What to produce —
Give every line of the listing below as a JSON array of strings, one string per line, with blank lines omitted.

Records for the exercise —
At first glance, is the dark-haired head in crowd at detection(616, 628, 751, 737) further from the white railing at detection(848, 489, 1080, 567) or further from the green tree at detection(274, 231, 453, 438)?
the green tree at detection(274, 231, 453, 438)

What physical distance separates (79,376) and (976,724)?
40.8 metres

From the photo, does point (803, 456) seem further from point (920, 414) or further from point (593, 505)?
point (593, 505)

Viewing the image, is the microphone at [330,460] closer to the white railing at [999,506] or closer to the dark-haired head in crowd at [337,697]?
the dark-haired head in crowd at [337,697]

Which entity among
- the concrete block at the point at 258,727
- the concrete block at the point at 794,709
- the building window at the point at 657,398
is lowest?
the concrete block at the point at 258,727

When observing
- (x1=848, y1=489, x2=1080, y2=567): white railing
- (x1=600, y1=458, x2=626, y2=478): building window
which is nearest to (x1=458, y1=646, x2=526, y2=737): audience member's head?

Answer to this task —
[
  "At first glance, is the dark-haired head in crowd at detection(616, 628, 751, 737) further from the white railing at detection(848, 489, 1080, 567) or further from the green tree at detection(274, 231, 453, 438)?",
  "the green tree at detection(274, 231, 453, 438)",
  "What physical distance separates (79,376) and (976,724)?",
  "40.8 metres",
  "From the photo, does point (803, 456) seem further from point (920, 414) or further from point (593, 505)?",
  "point (593, 505)",
  "Viewing the image, is the microphone at [330,460] closer to the white railing at [999,506] or closer to the dark-haired head in crowd at [337,697]?",
  "the dark-haired head in crowd at [337,697]",
  "Which entity among",
  "- the concrete block at the point at 258,727",
  "- the concrete block at the point at 794,709",
  "- the building window at the point at 657,398",
  "is lowest?",
  "the concrete block at the point at 258,727",
  "When observing",
  "- (x1=848, y1=489, x2=1080, y2=567): white railing",
  "- (x1=600, y1=458, x2=626, y2=478): building window",
  "which is nearest to (x1=458, y1=646, x2=526, y2=737): audience member's head?"
]